Every season will inevitably contain some ebbs and flows, but the Suns took that to the supreme by playing over their heads in November and then underachieving in December.

It’s doubtful they will be able to maintain the “edge” that propelled them to their 14-3 start and the last two victories for the remainder of the season, but this losing month should serve as a real learning experience.

It was good to see the Suns take a battered Boston club seriously, never letting their 20-point second-half lead slip below 12 after making a habit of blowing such leads earlier in the month.

It’s also worth noting that as we prepare to welcome in 2010 the Suns sit in the No. 3 spot in the West and have already finished playing Boston, Cleveland and Orlando and have just one date left with the Lakers, a home game before which the Suns have almost a full week off. Of course, the glass half empty viewpoint says the Suns are just two games in the loss column away from falling out of the playoff picture, but the point is the schedule only gets easier from here.

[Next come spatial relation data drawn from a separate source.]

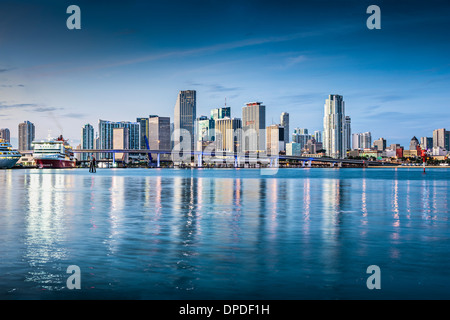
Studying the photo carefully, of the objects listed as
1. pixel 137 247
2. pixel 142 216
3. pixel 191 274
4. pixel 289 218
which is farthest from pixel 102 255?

Despite a couple hiccups last week against the Cavs and Thunder, the Suns have established themselves as a dominant home team in 2009, tying Cleveland and Denver for league-best 13-2 marks. For the Suns, that includes wins over the Lakers, Celtics, Magic and Spurs.

“I think when we play at home we expect to win every game,” Gentry said. “It doesn’t matter who we play because I think it’s very important that you establish something in your home building. We expected to win these two games, to be honest with you.”

The Suns have now pinned opponent season highs on the last two teams to visit US Airways Center, and they own half of the four 110-point games yielded by Boston’s stingy defense all year, a unit that allows 91.2 points per game when Phoenix isn’t the opponent. Boston had not given up as many points in a regular-season game as the Suns scored tonight since St. Patrick’s Day.

That output helped the Suns record their first set of back-to-back wins in December at long last after an incredibly inconsistent first four weeks of the month, and they will charge into 2010 feeling good about themselves after what had been a mostly mediocre month.

“It’s a great thing,” Stoudemire said. “I think for the most part it builds our confidence. Second, we know how good we can become, and we’ve just got to keep working to become that team. If we’re hot, if we shoot the ball well, it’s tough to beat us.”

And 1

  • I know the Z Man will love this stat: the Suns have scored at least 116 points in each game since Leandro Barbosa returned from a sprained left ankle, averaging 121.3 points per game during that stretch and going 3-1. The Suns had hit 116 in just two of the month’s first 12 games without LB, averaging 103.4 points per game during that time and going 4-8. Barbosa has scored in double figures in each of those contests, averaging 12.5 ppg, including a month-high 17 points against Boston. Overall the Suns are 15-3 with Barbosa and 6-9 without him.
  • The Suns are now 10 games over .500 for the first time since Dec. 5, when they beat Sacramento before losing consecutive games in Los Angeles and Dallas. The Suns were 10 games over .500 only on the final day of last season.
  • The Suns have averaged 117.8 points per game in four home games since Cleveland ended their string of reaching the century mark in 36 straight in US Airways Center. Still, I’d say 40 of 41 isn’t half bad.
  • Phoenix is just the fifth team to win more than one game in a season against the Celtics since The Big Three joined forces. Washington, Orlando, Cleveland and the Lakers are the others.